----- INFORMATION SHOWN

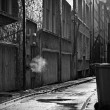 Stock Photo: Dark mysterious alleyway on a rainy day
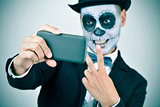 man with calaveras makeup taking a selfie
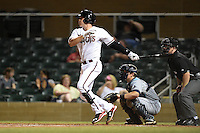 Salt River Rafters catcher/infielder Peter O'Brien (34) at bat in front of catcher Justin O'Conner and umpire Tom Honec during an Arizona Fall League game against the Peoria Javelinas on October 17, 2014 at Salt River Fields at Talking Stick in Scottsdale, Arizona.  The game ended in a 3-3 tie.  (Mike Janes/Four Seam Images)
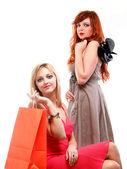 Lovely woman ginger and blonde with shopping bags — Stock Photo
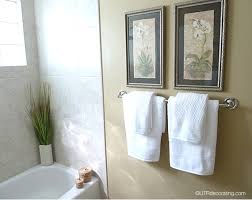 hanging towel. Create A Focal Point In Your Bathroom By Hanging Pictures Above Towel Rack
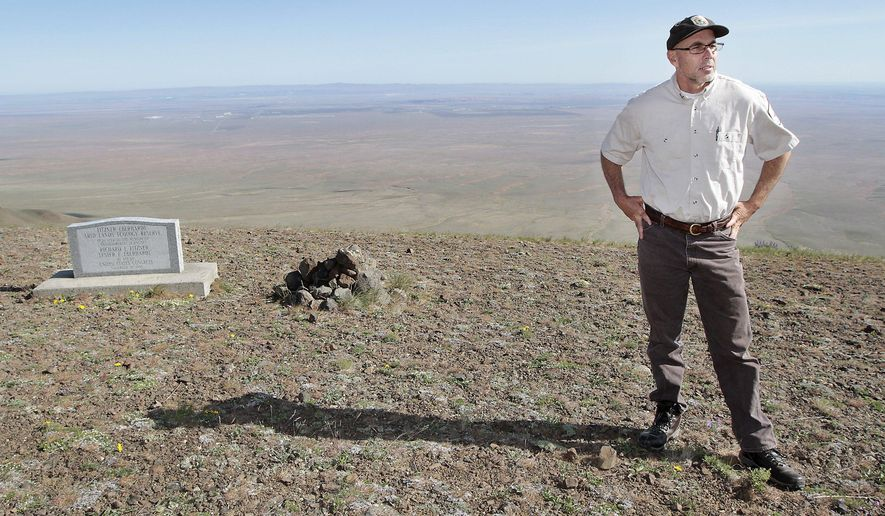Charles Stenvall, mid-Columbia River NWR Complex project leader for the U.S. Fish and Wildlife Service, stands at the summit of Rattlesnake Mountain Tuesday, May 3, 2016, during a tour of the Hanford Reach National Monument area. The area was claimed by the federal government in 1943 as part of the security zone around the Hanford nuclear reservation and few people have been allowed on the land since then. Now federal officials say they are working to resume tours. (Bob Brawdy/The Tri-City Herald via AP) LOCAL TELEVISION OUT; LOCAL RADIO OUT KONA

----------

▶ [AIM OF THE TASK] Give the entries above again in full and exactly, but not the pictures.

▶ [OUTPUT OF THE TASK]
 Stock Photo: Dark mysterious alleyway on a rainy day
 man with calaveras makeup taking a selfie
 Salt River Rafters catcher/infielder Peter O'Brien (34) at bat in front of catcher Justin O'Conner and umpire Tom Honec during an Arizona Fall League game against the Peoria Javelinas on October 17, 2014 at Salt River Fields at Talking Stick in Scottsdale, Arizona.  The game ended in a 3-3 tie.  (Mike Janes/Four Seam Images)
 Lovely woman ginger and blonde with shopping bags — Stock Photo
 hanging towel. Create A Focal Point In Your Bathroom By Hanging Pictures Above Towel Rack
Charles Stenvall, mid-Columbia River NWR Complex project leader for the U.S. Fish and Wildlife Service, stands at the summit of Rattlesnake Mountain Tuesday, May 3, 2016, during a tour of the Hanford Reach National Monument area. The area was claimed by the federal government in 1943 as part of the security zone around the Hanford nuclear reservation and few people have been allowed on the land since then. Now federal officials say they are working to resume tours. (Bob Brawdy/The Tri-City Herald via AP) LOCAL TELEVISION OUT; LOCAL RADIO OUT KONA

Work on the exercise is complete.